Dans ce cadre, «la productivité reste perfectible, surtout si la science agronomique progresse et que les investissements s’intensifient pour soutenir ce développement agricole à la hauteur des défis contemporains. A cet égard, le cas du Maroc est à mentionner, car le Royaume traduit parfaitement ce retour d’un volontarisme politique fort en matière d’agriculture et de sécurité alimentaire. Le lancement en 2008 du Plan Maroc Vert, ses réalisations nombreuses et le suivi au plus haut sommet de la monarchie de ce secteur essentiel à l’économie nationale et à la stabilité du pays méritent d’être cités», souligne l’ouvrage. Par ailleurs, en essayant de réduire les pertes, ces pays peuvent reconquérir des parts de souveraineté.

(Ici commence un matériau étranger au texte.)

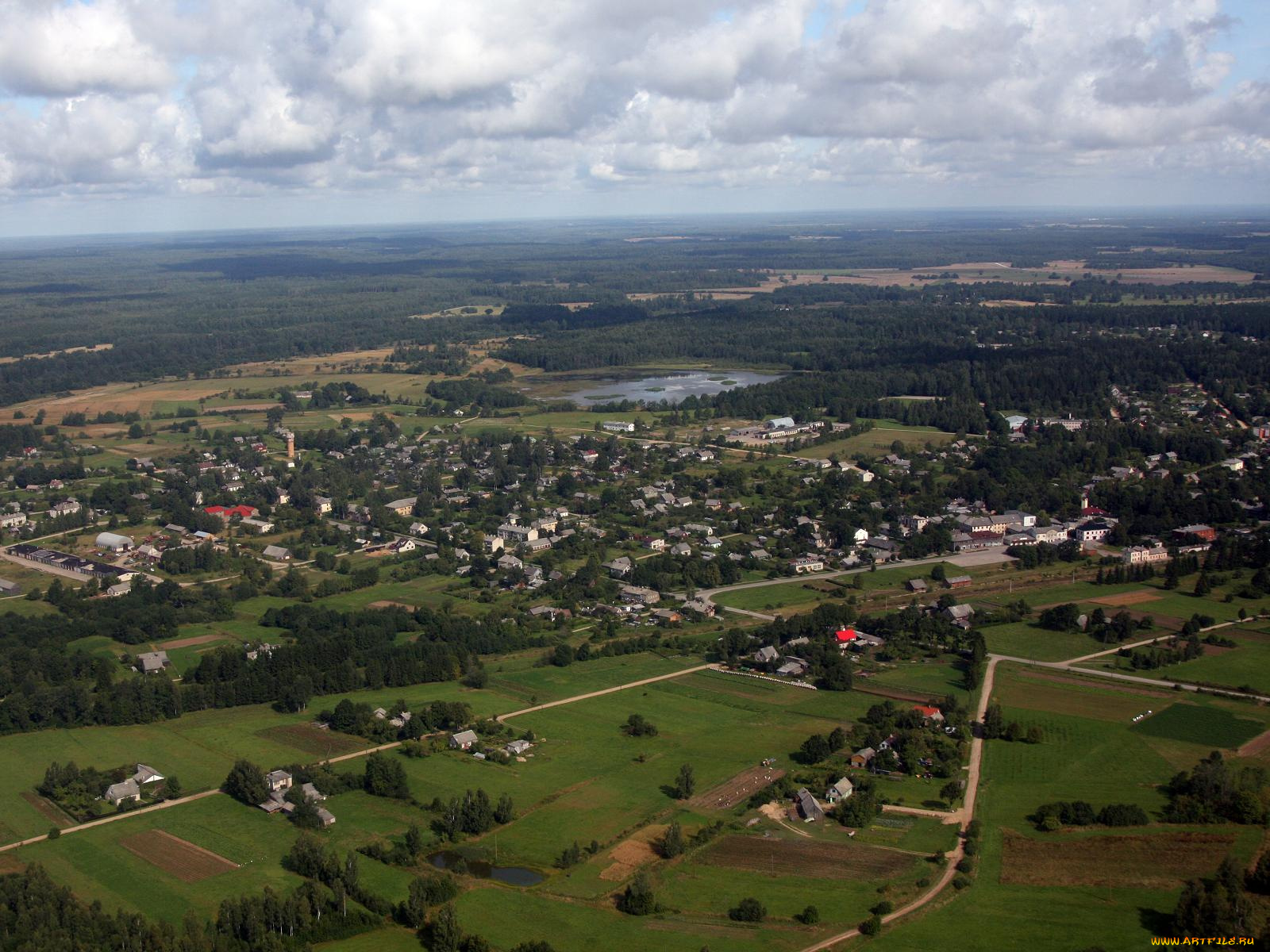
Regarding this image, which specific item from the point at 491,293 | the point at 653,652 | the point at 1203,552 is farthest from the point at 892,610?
the point at 491,293

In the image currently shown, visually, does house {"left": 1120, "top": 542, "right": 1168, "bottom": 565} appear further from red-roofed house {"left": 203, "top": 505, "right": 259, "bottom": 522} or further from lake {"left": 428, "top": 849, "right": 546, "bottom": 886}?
red-roofed house {"left": 203, "top": 505, "right": 259, "bottom": 522}

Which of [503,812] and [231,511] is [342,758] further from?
[231,511]

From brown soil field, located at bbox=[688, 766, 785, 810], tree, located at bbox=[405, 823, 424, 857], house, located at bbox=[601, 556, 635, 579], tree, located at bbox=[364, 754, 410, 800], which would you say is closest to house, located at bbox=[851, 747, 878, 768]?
brown soil field, located at bbox=[688, 766, 785, 810]

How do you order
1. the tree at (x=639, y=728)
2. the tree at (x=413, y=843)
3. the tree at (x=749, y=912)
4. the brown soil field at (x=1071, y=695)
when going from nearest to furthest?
the tree at (x=749, y=912), the tree at (x=413, y=843), the tree at (x=639, y=728), the brown soil field at (x=1071, y=695)

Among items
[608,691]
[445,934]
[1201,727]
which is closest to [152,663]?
[608,691]

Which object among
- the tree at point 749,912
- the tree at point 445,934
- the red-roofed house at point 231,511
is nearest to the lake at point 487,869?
the tree at point 445,934

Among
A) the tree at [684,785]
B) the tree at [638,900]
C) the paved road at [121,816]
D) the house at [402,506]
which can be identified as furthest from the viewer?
the house at [402,506]

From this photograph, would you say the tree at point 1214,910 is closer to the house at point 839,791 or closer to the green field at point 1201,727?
the house at point 839,791
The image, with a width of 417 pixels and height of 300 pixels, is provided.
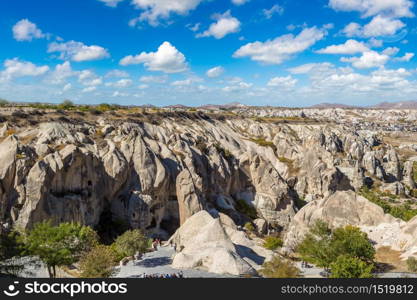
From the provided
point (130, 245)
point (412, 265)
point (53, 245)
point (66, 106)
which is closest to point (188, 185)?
point (130, 245)

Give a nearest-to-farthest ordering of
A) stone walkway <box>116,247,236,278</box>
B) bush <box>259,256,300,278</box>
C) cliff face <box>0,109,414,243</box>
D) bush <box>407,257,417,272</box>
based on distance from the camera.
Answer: bush <box>259,256,300,278</box> → stone walkway <box>116,247,236,278</box> → bush <box>407,257,417,272</box> → cliff face <box>0,109,414,243</box>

Si les autosuffisances alimentaires et céréalières sont désormais inatteignables, l’optimisation des chaînes de valeur et le renforcement des capacités de stockage peuvent, en revanche, contribuer à améliorer la sécurité alimentaire de ces pays. Or, la filière d’importation du blé demeure actuellement handicapée par le manque d’efficience logistique : pertes de production après les récoltes, lors des phases de transport ou juste après l’arrivage à quai sur des ports dont l’hinterland reste mal connecté aux façades maritimes.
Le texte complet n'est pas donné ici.